Now, the Guardian has one Chief Theatre Critic (Arifa Akbar) but lots of the reviews are written by other critics. (Indeed, the age of the in-house theatre critic seems to be over. After a round of sackings in 2013/4, The Evening Standard became the latest publication to get rid of theirs in June 2019). I imagine that the people reviewing theatre for the Guardian who are not Arifa Akbar are contracted review by review. These people are not theatre makers. Despite being contracted piece by piece in the way authors are contracted to review books.

(c) Great British Magazine. Newcastle-upon-Tyne. No reviewers from national papers. Awesome people, great food and drink, epic bridges. You win some, you lose some.

I’m interested in why. Genuine question. I’m going to try to imagine some reasons why this disparity has emerged between artforms. Maybe then someone can tell me the actual answer. I'm not having a go at anyone, I'm just interested in the difference between the two art-forms' systems.

1. People who write books can write (true). They should be trusted to write other things, like reviews (true). People who make theatre can not write (um…). They would not be capable of writing critically about theatre (um…).

2. Theatre is a weird bubble where everyone knows each other and people would find it hard to be honest if they didn’t like something (maybe true, although publications like Total Theatre and Bellyflop had artists reflecting on other artists’ work…  and surely the world of books must be a bit like this too…?)

3. People in theatre were offered to review theatre back in the late jurassic period, before Billington got the gig, and for some reason they said no. (Unlikely but I wasn’t there so this one has to stay on the table.)

(c) National Geographic. 'Michael felt nervous about his interview. As he sat and waited he took deep breaths and tried to get some perspective by recalling the scene he'd witnessed on his walk in...'

4. You need a special qualification to write critically about theatre. Theatre makers do not have this qualification. (False, you don’t need a qualification to be a critic, in the same way as you can wake up one day and decide you’re a theatre director… oh, England.)

5. It takes longer to read a book than experience a piece of theatre so a Chief Book Critic just wouldn’t have time to read them all - having other writers do it is a pragmatic decision.
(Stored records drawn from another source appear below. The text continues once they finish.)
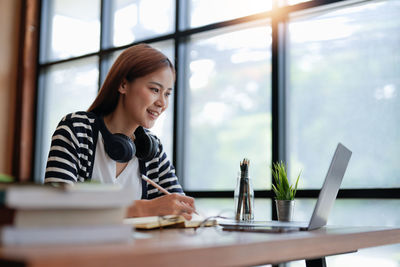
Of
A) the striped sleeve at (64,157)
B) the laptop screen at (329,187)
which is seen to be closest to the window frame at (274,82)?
the laptop screen at (329,187)

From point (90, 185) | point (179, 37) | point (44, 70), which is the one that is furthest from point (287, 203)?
point (44, 70)

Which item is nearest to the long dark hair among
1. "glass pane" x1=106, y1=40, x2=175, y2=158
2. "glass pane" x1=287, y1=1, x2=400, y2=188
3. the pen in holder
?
the pen in holder

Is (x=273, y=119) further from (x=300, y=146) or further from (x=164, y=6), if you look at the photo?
(x=164, y=6)

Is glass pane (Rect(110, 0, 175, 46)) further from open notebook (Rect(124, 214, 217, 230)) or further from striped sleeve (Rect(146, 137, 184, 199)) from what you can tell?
open notebook (Rect(124, 214, 217, 230))

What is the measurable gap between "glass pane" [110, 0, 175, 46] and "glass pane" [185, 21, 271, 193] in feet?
1.09

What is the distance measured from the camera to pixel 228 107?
334 cm

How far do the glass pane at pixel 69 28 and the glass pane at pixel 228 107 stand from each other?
111 centimetres

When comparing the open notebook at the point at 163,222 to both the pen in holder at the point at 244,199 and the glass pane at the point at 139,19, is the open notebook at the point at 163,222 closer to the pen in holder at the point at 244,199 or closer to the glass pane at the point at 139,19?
the pen in holder at the point at 244,199

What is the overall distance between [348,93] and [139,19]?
1866mm

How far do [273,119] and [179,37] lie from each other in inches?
40.8

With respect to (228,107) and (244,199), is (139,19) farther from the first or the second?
(244,199)

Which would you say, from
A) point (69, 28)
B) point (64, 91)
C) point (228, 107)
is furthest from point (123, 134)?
point (69, 28)

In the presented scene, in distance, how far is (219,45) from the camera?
3428 mm

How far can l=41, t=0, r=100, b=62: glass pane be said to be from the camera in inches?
167
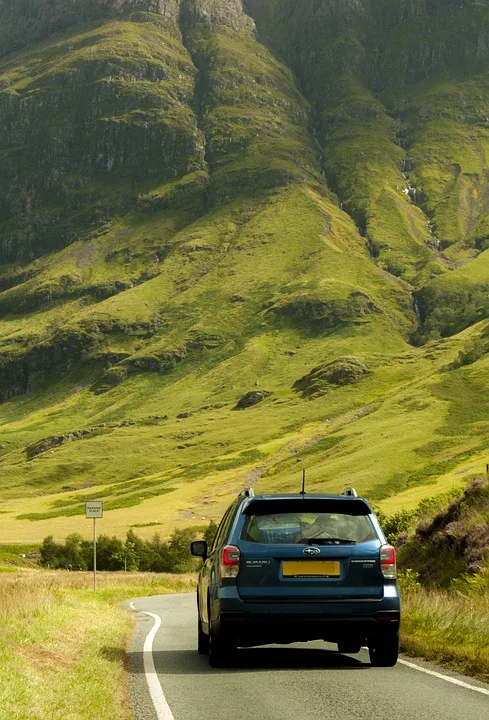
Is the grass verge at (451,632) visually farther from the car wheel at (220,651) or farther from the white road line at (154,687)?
the white road line at (154,687)

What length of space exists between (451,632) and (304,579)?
4144 millimetres

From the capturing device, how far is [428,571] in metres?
29.3

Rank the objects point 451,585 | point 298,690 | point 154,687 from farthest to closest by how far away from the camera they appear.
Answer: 1. point 451,585
2. point 154,687
3. point 298,690

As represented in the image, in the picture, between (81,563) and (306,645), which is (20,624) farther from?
(81,563)

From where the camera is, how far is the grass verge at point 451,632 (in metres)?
14.3

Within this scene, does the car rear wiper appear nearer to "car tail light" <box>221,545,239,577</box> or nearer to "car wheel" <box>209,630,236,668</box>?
"car tail light" <box>221,545,239,577</box>

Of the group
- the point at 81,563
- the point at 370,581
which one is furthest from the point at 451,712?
the point at 81,563

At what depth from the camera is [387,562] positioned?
45.8ft

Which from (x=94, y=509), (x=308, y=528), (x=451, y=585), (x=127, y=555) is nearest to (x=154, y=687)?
(x=308, y=528)

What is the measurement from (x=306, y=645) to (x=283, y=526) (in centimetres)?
520

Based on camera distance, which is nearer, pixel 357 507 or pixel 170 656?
pixel 357 507

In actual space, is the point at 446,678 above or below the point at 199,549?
below

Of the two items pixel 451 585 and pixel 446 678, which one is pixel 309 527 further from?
pixel 451 585

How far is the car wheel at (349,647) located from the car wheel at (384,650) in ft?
0.84
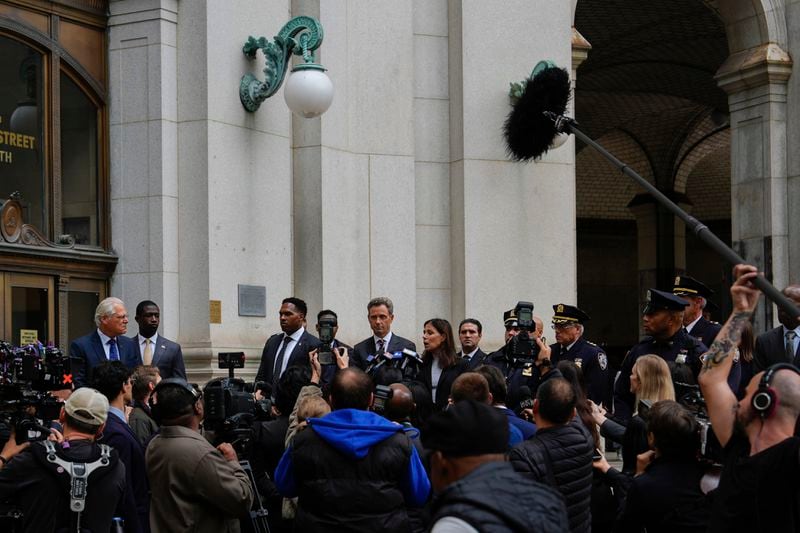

But it’s still other writers, not Associate Book Critics so…

6. Novels are considered to be subjective experiences so there is no need to maintain a publication ‘standard’ by having the same person review them all. In theatre, there are objective indicators of quality like… um… at least one actor being a ‘tour de force’…? (I have no idea).

Writing this, I realised that theatre reviews have stars ratings -often added by the editor and regarded as reductive by the reviewer- and book reviews do not. And I started to wonder if, despite both things being called reviews, the purpose of the two was actually completely different.

The porpoise was completely different. Sorry... (not sorry)

I *think* the purpose of a theatre review is so someone can decide whether something is Good and whether they should spend their money on a ticket - it is assumed that people won’t have seen the production when they’re reading and for this reason the review avoids spoilers.

Book reviews always have loads of spoilers so perhaps the assumption is that you wouldn’t read the review before you read the book. You wouldn’t be looking at the review to decide whether to read the book, but instead to compare your experience to the personal critical reflection of someone else. (Or do people look at book reviews to decide what to read? Maybe not everyone goes on friends’/twitter recommendations and prize longlists like I do…?) Anyway, *I* feel like they have a completely different function.

So my question is:

What would be different if people writing critically about theatre in ‘big’ national platforms like the Grauniad

  • had 800 words
  • made performance themselves
  • embraced the subjectivity of their response
  • didn’t feel responsible for whether someone bought a ticket but instead fed into an audience member’s critical reflection/ onward journey with the ideas of the piece

Maybe that’s what things like Exeunt and personal blogs are for. Maybe there are some actual reasons. Or maybe it has just happened like this and no one asked the question. 'K, bye.